OBJECTIVE:To investigate the therapeutic effects of adeno-associated virus serotype 8 (AAV8)-mediated delivery of the extracellular domain of IL-17RA (IL-17RA(ECD)) on imiquimod (IMQ)-induced psoriasiform dermatitis in mice.
METHODS:A recombinant AAV core plasmid encoding murine IL-17RA-ECD (pAAV-mIL17RA(ECD)) was generated by gene synthesis and validated for secretory expression in HEK293T cells. The recombinant AAV8 vector carrying mIL-17RA(ECD) was produced by co-transfection of pAAV-mIL17RA(ECD), helper plasmid, and AAV8 capsid plasmid. In vivo, mice were divided into four groups (Vaseline, IMQ, Luciferase+IMQ, and IL-17RA+IMQ; n = 5 per group). On day 1, mice in the treatment group received subcutaneous injections of AAV8 vector encoding luciferase or mIL-17RA(ECD). Disease progression was monitored through body weight, photography, and PASI scoring. Histopathological changes were assessed by H&E staining, and potential viral toxicity was examined in heart, liver, lung, and kidney tissues. Expression of inflammatory cytokines (TNF-α, IL-6, IL-1β,Defb4) at both mRNA and protein levels was measured by qPCR and ELISA.

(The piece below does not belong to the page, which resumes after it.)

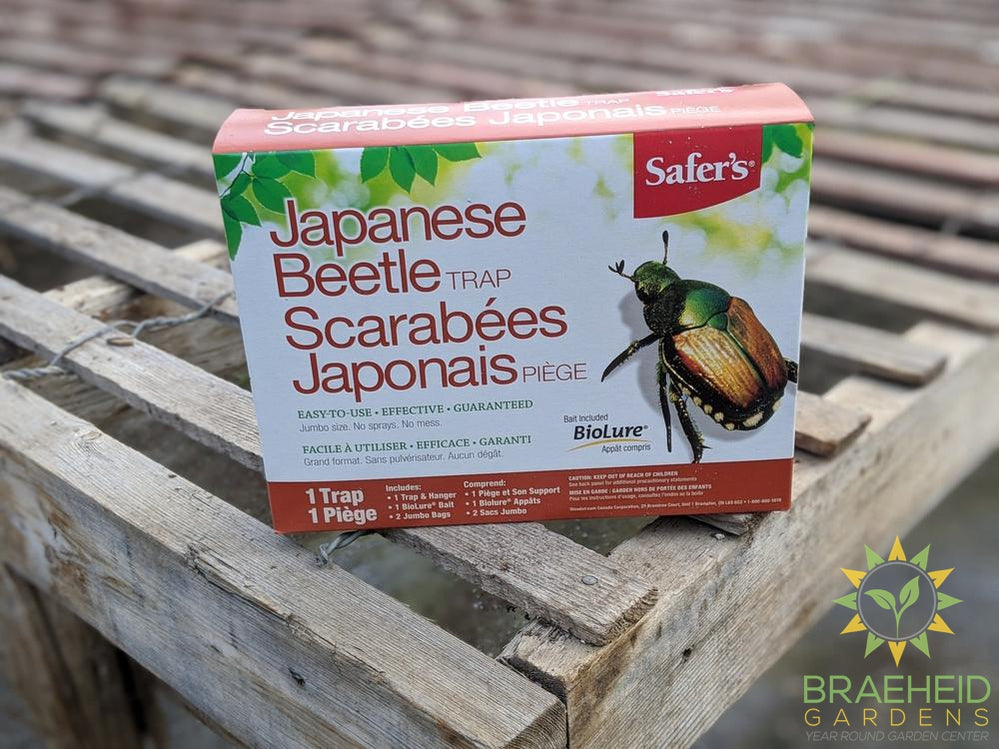 Safer's Japanese Beetle Trap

RESULTS:The recombinant plasmid pAAV-mIL17RA(ECD) was successfully constructed and demonstrated efficient secretory expression. AAV8-mediated mIL-17RA(ECD) expression significantly alleviated IMQ-induced psoriasiform dermatitis (P < 0.05) and markedly suppressed the upregulation of inflammatory cytokines in skin and serum at both transcriptional and protein levels (P < 0.05).
CONCLUSION:AAV8-mediated IL-17RA(ECD) gene delivery effectively blocks cutaneous inflammation and attenuates inflammatory cytokines overexpression in an IMQ-induced mouse model of psoriasis, highlighting its therapeutic potential for chronic inflammatory skin diseases.